*Extract*.
Skip to main content

Local CrispASR transcription workflow for Codex and MCP agents.

Project description

crispasr-agent-transcriber

Local-only transcription for Codex and MCP-based AI agents, powered by CrispASR. No cloud uploads, no API keys required for transcription.

What it does

Give it a local audio or video file. It:

  1. Probes the spoken language (English or Chinese) using CrispASR's FireRed LID.
  2. Starts a local CrispASR server with the right backend -- Cohere Transcribe for English, Qwen3-ASR for Chinese.
  3. Extracts audio from video with ffmpeg when needed.
  4. Calls CrispASR's /v1/audio/transcriptions endpoint.
  5. Writes the transcript and metadata to disk.

Everything runs on your machine. Media never leaves it.

Quick install for Codex

The plugin includes the Codex Skill, command-line tool, and MCP server. Media stays on your computer. Model files are never downloaded automatically.

1. Install prerequisites

Install Node.js 20 or newer, uv, and ffmpeg. The installer uses uv to provide Python.

*Given data*.
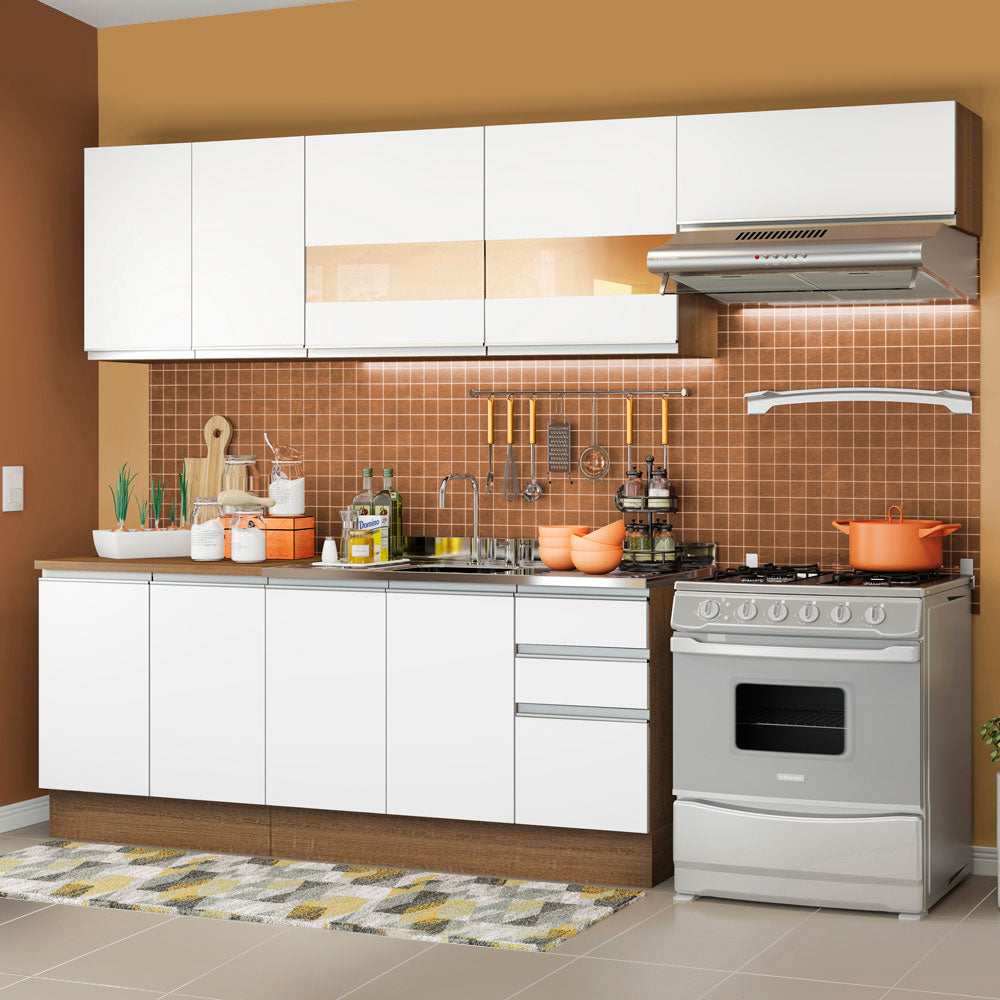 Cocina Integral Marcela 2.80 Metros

*Work to be completed*. According to the project description, which backend does the local CrispASR server use for Chinese audio?

*Response to the exercise*. Qwen3-ASR